- Document segment -
The lessons were learned in Lower Greasewood, Ariz., which, says Varela, “is in the middle of nowhere. The nearest
paved road is six miles away. We just recently got electricity and still don’t have running water.”

Still, the lessons ignited something within the optimistic mother of three. “As I raised my kids, I always wanted to go back to school. When I finally did, it was so refreshing, even though I felt like a grandma,” she says. Varela, who is Navajo, attended Diné College in Shiprock, N.M., and is now majoring in elementary education through the American Indian Teacher Training Program. She thought long and hard about her career choice. “I’ve volunteered in the school systems for the last 20 years,” she says. “I knew teachers had it rough.

“You have to have a lot of love to be a teacher,” she adds. “You have to give kids back their self-esteem. There’s
hardship on the reservation, so kids look to escape—but not always through education, unfortunately. But you can’t dismiss them. Maybe one student will get that little bit that you give to them. They’ll know that someone cares, and that they can make it. That’s what being a teacher is.”

Funston Whiteman
Southern Cheyenne

It’s easy to imagine Funston Whiteman in the role of school guidance counselor he hopes to fill one day. Sociable and
sincere, friendly and focused, Whiteman has the combination of no-nonsense affability that appeals to both students and parents.

“Like I told my wife,” Whiteman says, “I don’t like to waste time.”

After four years in the Marine Corps, Whiteman, who grew up in Seiling, Okla., returned home and got an associate’s degree in secondary education from Rose State Community College. He had been accepted to the University of Oklahoma when he heard about the American Indian Teacher Training Program at the U. He applied and, he says, “It just fit together, like a jigsaw puzzle. It’s an opportunity
that will never happen again in my lifetime.”

Affiliated with the Southern Cheyenne and Navajo tribes, Whiteman eventually wants to return to Oklahoma, where, he says, his community needs role models. “I had my father and other good men I looked up to,” he says. “But there were very few, if any, people going to college. I want to pave the way for others.”

He believes the U’s program will give him the resources to do that. Everyone [at the U] has been so nice—really friendly, courteous, very welcoming. I can’t say enough about them.” And the AITTP students have been equally supportive. “Our group has been studying together, networking, socializing, working with our families,” he says. “We talk all the time. We’re there for anyone who has to step up to the challenge of succeeding in it.”

- Information given -

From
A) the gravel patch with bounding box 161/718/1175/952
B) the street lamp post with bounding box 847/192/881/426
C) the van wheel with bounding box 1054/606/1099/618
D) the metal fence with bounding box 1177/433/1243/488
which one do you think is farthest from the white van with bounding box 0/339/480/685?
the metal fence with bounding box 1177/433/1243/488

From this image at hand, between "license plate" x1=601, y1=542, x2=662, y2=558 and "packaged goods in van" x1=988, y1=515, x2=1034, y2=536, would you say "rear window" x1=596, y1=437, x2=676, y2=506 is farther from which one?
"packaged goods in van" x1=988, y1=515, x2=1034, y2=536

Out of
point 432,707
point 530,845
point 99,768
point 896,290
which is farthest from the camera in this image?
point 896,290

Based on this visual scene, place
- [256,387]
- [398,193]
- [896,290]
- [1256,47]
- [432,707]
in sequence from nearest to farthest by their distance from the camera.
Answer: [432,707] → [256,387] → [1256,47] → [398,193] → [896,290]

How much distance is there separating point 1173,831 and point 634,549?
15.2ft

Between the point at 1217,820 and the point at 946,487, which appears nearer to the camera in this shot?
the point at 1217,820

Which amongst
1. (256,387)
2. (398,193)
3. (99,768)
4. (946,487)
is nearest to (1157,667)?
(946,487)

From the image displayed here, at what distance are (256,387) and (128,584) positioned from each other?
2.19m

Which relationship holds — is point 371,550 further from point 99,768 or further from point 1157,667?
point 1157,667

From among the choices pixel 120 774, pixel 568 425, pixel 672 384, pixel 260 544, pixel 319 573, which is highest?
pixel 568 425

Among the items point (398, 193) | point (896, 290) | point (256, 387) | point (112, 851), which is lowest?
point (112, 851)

- What is expected -
According to the profiles of the teacher-training students, why does Funston Whiteman eventually want to return to Oklahoma? Answer in one to three sentences.

- Solution for this task -
He says his community there needs role models. Although he had his father and other good men to look up to, very few people, if any, were going to college, and he wants to pave the way for others.